Hadoop is a hugely disrupting technology at the moment, and it’s hard for chief marketing officers for software vendors not to jump on the bandwagon. “Sometimes they just add Hadoop to whatever they have existing, and they try to make their products appear more valuable,” Jaffe says. “I think that won’t work longer term. But the companies that are doing the real Hadoop work–they’re generating a lot of value.”
It’s really kind of sad when you see an older IT firm with big legacy franchises to protect espousing their allegiance to the new big data god. “There’s a lack of conviction in their investment,” Jaffe says. “There’s no level of success they could have in a Hadoop-based business that would ever come close to offsetting even a slightly accelerated decline in their existing franchise.”
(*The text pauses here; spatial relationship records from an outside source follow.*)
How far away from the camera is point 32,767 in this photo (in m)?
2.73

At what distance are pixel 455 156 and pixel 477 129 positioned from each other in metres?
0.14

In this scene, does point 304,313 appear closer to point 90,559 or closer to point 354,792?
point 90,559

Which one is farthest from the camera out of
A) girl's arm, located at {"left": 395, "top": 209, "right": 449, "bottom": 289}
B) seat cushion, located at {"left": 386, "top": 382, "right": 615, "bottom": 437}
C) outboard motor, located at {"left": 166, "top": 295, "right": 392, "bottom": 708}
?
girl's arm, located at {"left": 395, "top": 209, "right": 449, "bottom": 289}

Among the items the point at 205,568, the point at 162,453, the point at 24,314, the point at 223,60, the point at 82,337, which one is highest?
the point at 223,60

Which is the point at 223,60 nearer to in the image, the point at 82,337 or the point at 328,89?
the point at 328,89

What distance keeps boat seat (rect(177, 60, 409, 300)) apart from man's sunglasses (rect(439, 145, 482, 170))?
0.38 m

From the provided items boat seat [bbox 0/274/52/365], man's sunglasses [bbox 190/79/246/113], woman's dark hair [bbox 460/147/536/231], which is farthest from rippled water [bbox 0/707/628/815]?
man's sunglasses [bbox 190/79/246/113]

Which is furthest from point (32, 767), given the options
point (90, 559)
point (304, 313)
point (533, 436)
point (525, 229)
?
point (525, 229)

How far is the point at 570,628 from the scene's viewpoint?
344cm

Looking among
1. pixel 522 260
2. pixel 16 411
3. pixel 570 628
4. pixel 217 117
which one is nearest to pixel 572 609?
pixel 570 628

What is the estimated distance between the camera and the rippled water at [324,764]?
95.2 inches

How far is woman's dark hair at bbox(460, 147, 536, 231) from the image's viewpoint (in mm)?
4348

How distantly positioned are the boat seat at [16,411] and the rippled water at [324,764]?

These are interesting times in the $3-trillion IT industry, to be sure. So what is an IT manager at a $100 million manufacturer, or a $1 billion retailer, or a $10 billion insurance company, supposed to do? Biewald provides some good advice. The Crowdflower CEO breaks big data down into three levels of data.
- Level 1: Under 20,000 rows, or Data Sets That Can Be Opened In Excel.
“Everyone loves to complain about Excel, but it’s a great tool,” Biewald says. “The graphs are a little ugly and the statistical tests are a little strange, but being able to see and manipulate your data in an unstructured way is amazing.”
- Level 2: Under 2 million rows, or Data Sets That Fit Into RAM on a Single Machine
“If your data fits into memory on a single machine, there’s no need to use new-fangled tools like NoSQL databases or Hadoop,” he says. “At this scale, a reasonably configured MySQL or Postgres database is going to be just fine and make your life a lot easier. Remember that the 2,000,000 or so row limit of this stage goes up every year as computers get more and more RAM, so even if your quantity of data is doubling every 18 months, you may be able to stay at this stage forever, and if you can avoid going to level 3, you will be glad you did!
- Level 3: Above 2 million rows. A World of Pain
“Once your data doesn’t comfortably fit into memory on a single machine, things are going to get much harder,” he says. “This is where the “Big Data” tools start to make sense and where you want to hire specialized people to set them up and run them. Having run a Hadoop cluster in the early days of Powerset and dealt with data sets of this type at Stanford and Yahoo, I try to stay away from this size at all costs and I try to get my data out of this stage as fast as I can. Everything is trickier here, it’s hard to compute averages and look at what kinds of outliers you might have, and it’s easy to make dumb mistakes that would be obvious at smaller scales.”
Everybody seems to be marketing some kind of big data solution these days, which definitely dilutes the big data pool. But throwing out the big data baby with the bathwater would be a mistake. Big data (or whatever you want to call it) is the new marketing term du jour for sure, but it’s also a useful tool that reflects a new class of data processing problem and the solutions that are being created to deal with them. Don’t lose sight of that.